(Task to complete):
Please copy the stretch of the essay on having many passions from "When I was younger" through "all, I would.", substituting "spider" for "octopus".

## Start Document passage

I am very intentional with language.
I believe that our words are weighted and valuable and we can be so loose with our “Oh I’m doing great” and “life is good” responses, most times that is not the truth of our reality.
So lately, I’ve been trying to give honest answers but saying “I’m okay” throws people off and even without that, I wear my emotions on my face like a bad actor and I am easily read by everyone. I say “I’m okay” when there are a thousand other thoughts in my head and “I’m good” is not the first to come to mind.
Last night, someone asked how I was doing and I told him honestly that I feel misplaced. I feel like I don’t have grounding or a home anywhere or with anyone. I am tight roping and juggling every job I can grab just to pay to live. Why did no one tell us that adulthood is when you are hit with the reality that everything cost money so much so that it’s as if breathing cost money. I don’t feel stable and as exciting as this whole free-lancing, “free” life is, it stresses out the type-A/ left brain in me. I told myself that I wanted to explore this year as a creative and I still mean that but while I’m in the midst of writing, memorizing, performing poetry and working on personal projects, I’m nannying, running various social media spaces for other people, styling clothing at a subscription company and getting ready to work as a barista again. And then I have a few nights out of the week where I am searching for local commercial and plus size modeling auditions. I have no grounding. I find myself overwhelmed with how much I’m passionate about and overwhelmed by the limited amount of time to do it all.
When I was younger my span of dream jobs ranged from wanting to be a teacher, to a famous singer, to actress, then to barista, to psychologist and then to Resident Director, to poet, to speaker, to both, to life coach. I feel like I have octopus reactions to things I am passionate about, if I had eight arms to get my hands in it all, I would.
Tonight, I was thinking about what to post for the day before my last 30 day challenge post. Every time I enter this space I am convicted with the thought that I want to say something worth saying. I purposely have skipped days because just as much as I believe in showing up, I believe in saying something of value or knowing when the value necessary is silence.
Tonight I was scrolling on Facebook and came across this Ted Talk.
Watch it. Right now. Before you continue reading.
But of course, I’ll give a little summary:
Emilie Wapnick talks about her own personal journey with being passionate about various different topics and professions and feeling the taunting of finding your “one” thing. She refers to herself and others who feel this way as, Multipotentialites. She makes the statement that, “The notion of the narrowly focused life is high romantiscied in our culture. The idea of destiny or one true calling and that you need to figure out what that one thing is and devote your life to it.” But then she makes the point that “multipotentialites” feel burdened by this because they aren’t just passionate about one thing.

## End Document passage
## Start Raw records

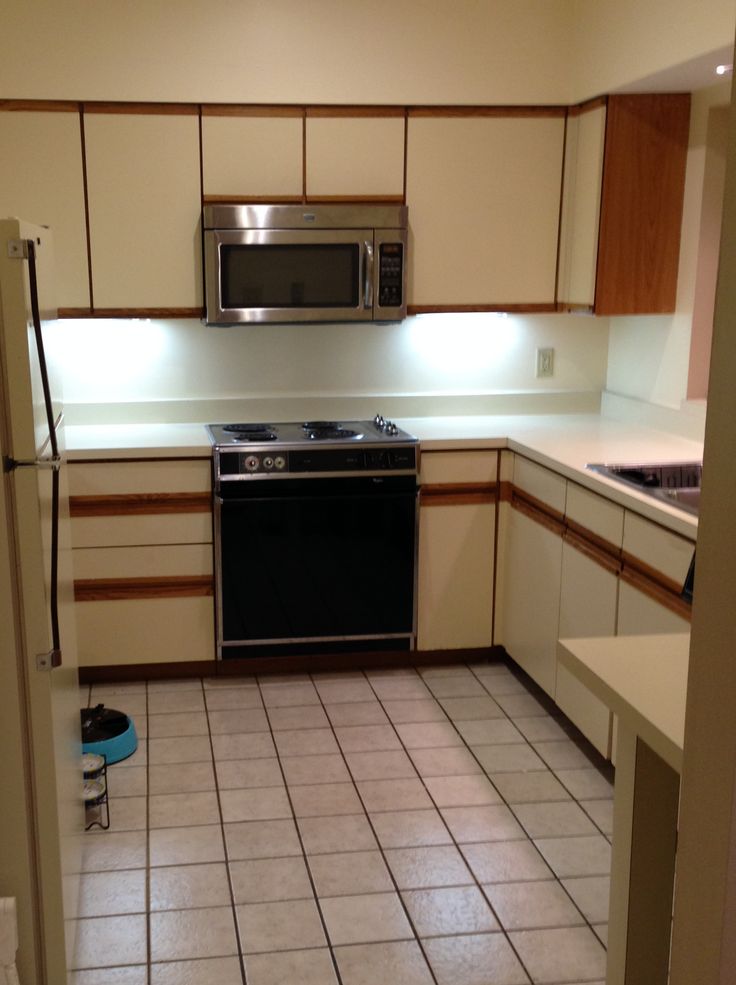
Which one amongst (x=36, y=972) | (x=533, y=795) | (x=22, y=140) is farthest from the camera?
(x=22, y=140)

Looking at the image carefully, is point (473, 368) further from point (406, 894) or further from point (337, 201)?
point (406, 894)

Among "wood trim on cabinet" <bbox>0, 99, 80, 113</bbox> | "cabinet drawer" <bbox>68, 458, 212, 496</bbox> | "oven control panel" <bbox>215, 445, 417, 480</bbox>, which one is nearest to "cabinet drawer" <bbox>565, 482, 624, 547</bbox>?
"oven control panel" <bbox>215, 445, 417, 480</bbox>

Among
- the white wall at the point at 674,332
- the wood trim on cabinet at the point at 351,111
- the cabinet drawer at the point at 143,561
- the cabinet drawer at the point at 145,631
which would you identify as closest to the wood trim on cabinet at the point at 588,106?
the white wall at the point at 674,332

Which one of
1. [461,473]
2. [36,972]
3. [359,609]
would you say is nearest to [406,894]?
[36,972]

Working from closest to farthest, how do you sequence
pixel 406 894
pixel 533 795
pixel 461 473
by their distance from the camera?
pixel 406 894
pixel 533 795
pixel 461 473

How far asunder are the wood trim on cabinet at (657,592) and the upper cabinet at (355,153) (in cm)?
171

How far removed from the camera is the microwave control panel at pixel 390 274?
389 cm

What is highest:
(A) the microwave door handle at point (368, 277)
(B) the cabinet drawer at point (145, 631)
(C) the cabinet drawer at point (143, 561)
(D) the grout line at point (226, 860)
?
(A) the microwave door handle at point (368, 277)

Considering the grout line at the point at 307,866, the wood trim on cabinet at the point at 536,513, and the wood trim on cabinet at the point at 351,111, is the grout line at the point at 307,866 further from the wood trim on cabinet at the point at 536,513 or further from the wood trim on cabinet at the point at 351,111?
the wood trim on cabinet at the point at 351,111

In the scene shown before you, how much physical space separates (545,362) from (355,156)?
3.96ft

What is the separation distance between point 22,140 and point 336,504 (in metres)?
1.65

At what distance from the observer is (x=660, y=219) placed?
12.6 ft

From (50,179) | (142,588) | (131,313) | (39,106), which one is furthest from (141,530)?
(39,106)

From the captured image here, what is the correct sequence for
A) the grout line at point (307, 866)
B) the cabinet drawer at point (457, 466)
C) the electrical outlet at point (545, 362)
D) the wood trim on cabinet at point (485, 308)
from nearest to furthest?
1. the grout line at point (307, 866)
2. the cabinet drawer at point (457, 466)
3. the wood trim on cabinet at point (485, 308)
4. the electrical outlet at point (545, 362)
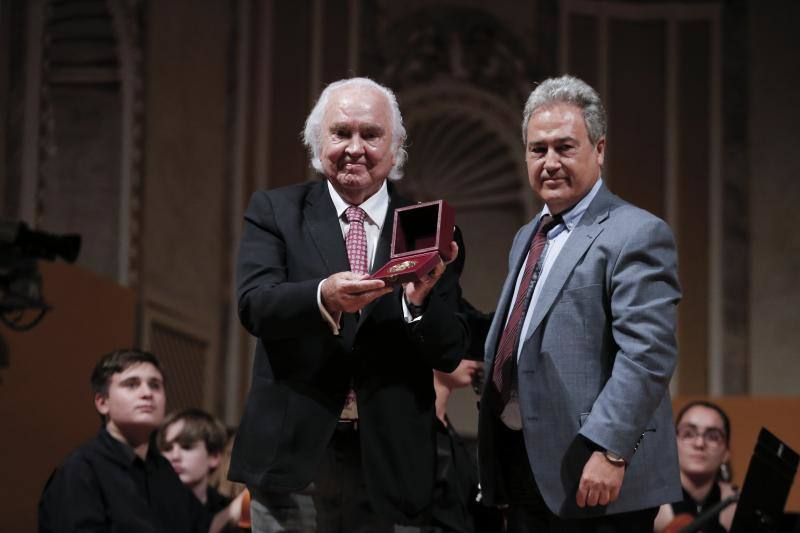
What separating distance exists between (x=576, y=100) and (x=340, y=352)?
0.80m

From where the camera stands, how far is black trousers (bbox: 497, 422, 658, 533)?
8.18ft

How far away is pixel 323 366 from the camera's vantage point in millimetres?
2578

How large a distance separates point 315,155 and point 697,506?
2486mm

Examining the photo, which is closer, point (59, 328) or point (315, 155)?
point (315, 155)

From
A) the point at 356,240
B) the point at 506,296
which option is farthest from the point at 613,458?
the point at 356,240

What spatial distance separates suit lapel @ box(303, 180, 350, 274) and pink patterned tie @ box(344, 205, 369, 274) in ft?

## End Raw records

(Response to the task):
When I was younger my span of dream jobs ranged from wanting to be a teacher, to a famous singer, to actress, then to barista, to psychologist and then to Resident Director, to poet, to speaker, to both, to life coach. I feel like I have spider reactions to things I am passionate about, if I had eight arms to get my hands in it all, I would.